Lonely Whale targets a toxic emblem of today’s carbon economy: ocean-bound plastics waste. Its “Stop Sucking” campaign seeks to eliminate the 500 million soda straws Americans toss daily, while “Question How You Hydrate” highlights the 500 billion plastic water bottles consumed globally every year.
The use of disposable plastics, which were originally developed for sanitation against disease (“the Dixie cup is still identified as the thing that saved us from the Spanish flu,” Ives noted), is surging again in the coronavirus epidemic’s demands for gloves, masks, and to-go containers. The plastics industry has been lobbying for a $1 billion congressional bailout, a prime example of the mantra, “Never let a good crisis go to waste!”
Young activists may be opting for more direct action than relying on adults in power, but older generations still have a key role to play. “We shouldn’t be voting for ourselves anymore,” Ives said. “We should be voting the way these kids want us to vote.”

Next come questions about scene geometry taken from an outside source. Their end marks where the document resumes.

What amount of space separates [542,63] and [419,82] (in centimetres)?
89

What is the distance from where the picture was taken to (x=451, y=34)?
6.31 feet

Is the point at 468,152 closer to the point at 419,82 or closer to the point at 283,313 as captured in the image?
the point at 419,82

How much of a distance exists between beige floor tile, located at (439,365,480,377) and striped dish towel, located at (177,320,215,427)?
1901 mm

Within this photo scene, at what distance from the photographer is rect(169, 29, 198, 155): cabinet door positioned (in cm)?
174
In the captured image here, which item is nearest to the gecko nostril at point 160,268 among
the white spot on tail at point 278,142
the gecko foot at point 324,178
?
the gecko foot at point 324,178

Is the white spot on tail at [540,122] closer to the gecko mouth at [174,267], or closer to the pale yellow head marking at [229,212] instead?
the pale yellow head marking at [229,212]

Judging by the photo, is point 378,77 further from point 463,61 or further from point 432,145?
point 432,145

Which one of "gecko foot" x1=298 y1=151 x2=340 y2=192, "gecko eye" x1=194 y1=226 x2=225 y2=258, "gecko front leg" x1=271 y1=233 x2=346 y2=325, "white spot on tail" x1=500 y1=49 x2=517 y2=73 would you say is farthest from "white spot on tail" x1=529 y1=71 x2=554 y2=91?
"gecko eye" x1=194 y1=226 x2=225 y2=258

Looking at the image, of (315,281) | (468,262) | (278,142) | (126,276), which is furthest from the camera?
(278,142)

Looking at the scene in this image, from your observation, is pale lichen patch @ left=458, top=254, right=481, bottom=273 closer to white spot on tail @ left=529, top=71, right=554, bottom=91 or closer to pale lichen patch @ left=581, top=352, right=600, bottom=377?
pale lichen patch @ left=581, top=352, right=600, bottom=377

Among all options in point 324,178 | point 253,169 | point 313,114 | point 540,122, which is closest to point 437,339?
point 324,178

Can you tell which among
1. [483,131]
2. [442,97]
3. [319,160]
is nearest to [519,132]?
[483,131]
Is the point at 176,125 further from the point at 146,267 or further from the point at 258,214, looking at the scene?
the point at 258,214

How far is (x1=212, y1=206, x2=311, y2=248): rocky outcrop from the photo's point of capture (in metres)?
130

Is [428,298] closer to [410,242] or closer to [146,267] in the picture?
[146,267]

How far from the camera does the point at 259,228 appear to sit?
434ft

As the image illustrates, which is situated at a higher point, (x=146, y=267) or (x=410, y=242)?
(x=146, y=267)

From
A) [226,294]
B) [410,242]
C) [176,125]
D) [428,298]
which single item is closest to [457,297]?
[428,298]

There’s evidence it’s working. In the annual Ocean Heroes Bootcamp hosted by Lonely Whale, Captain Planet Foundation, and Point Break Foundation, Ives said, “the kids come. Then the parents come… The parents are concerned. They want to understand what their kids are working so hard to accomplish.”
Mike Males is a senior researcher for the Center on Juvenile and Criminal Justice, the principal investigator for YouthFacts, and the author of five books on American youth.